═════ EXCERPTED RECORDS ═════

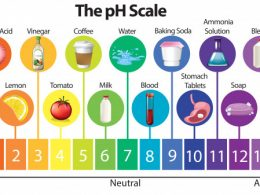 Alkaline Diet Plan ( Indian PH Balance Diet chart )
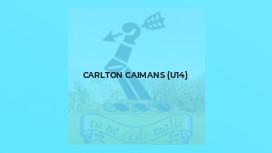 Carlton Caimans (U14)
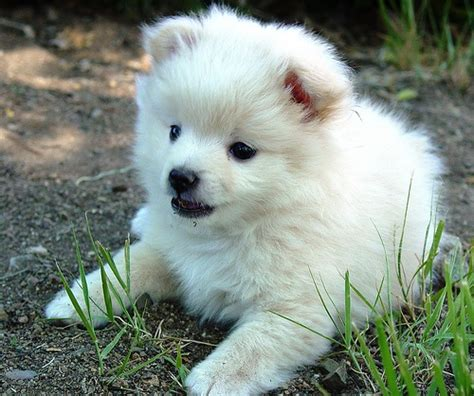 pomeranian poodle lifespan 17 best ideas about husky poodle mix on poodle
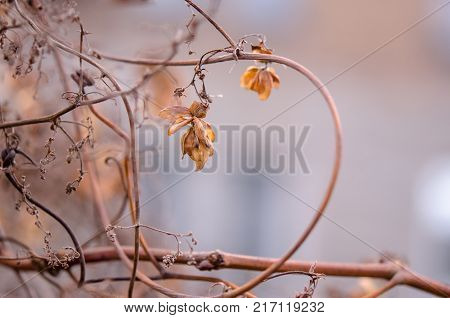A withered hop flower on a blurred background. Hop flower close-up. Autumn landscape.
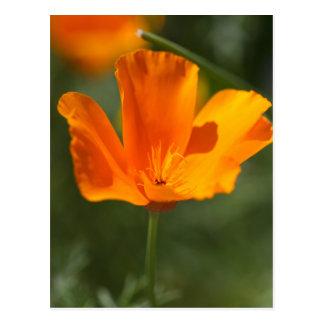 California Poppy (Eschscholzia californica) Postcard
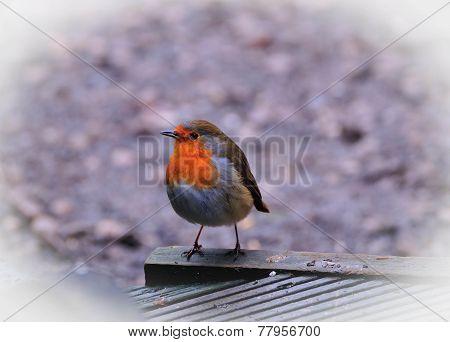 A Cute Wee Robin.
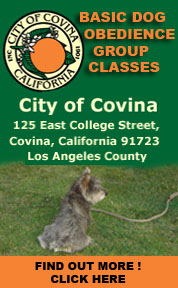 Anthony Giammarco and The City of Covina Basic dog group classes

═════

From the first line to the last, repeat the records above exactly, leaving out the pictures.

 Alkaline Diet Plan ( Indian PH Balance Diet chart )
 Carlton Caimans (U14)
 pomeranian poodle lifespan 17 best ideas about husky poodle mix on poodle
A withered hop flower on a blurred background. Hop flower close-up. Autumn landscape.
 California Poppy (Eschscholzia californica) Postcard
 A Cute Wee Robin.
 Anthony Giammarco and The City of Covina Basic dog group classes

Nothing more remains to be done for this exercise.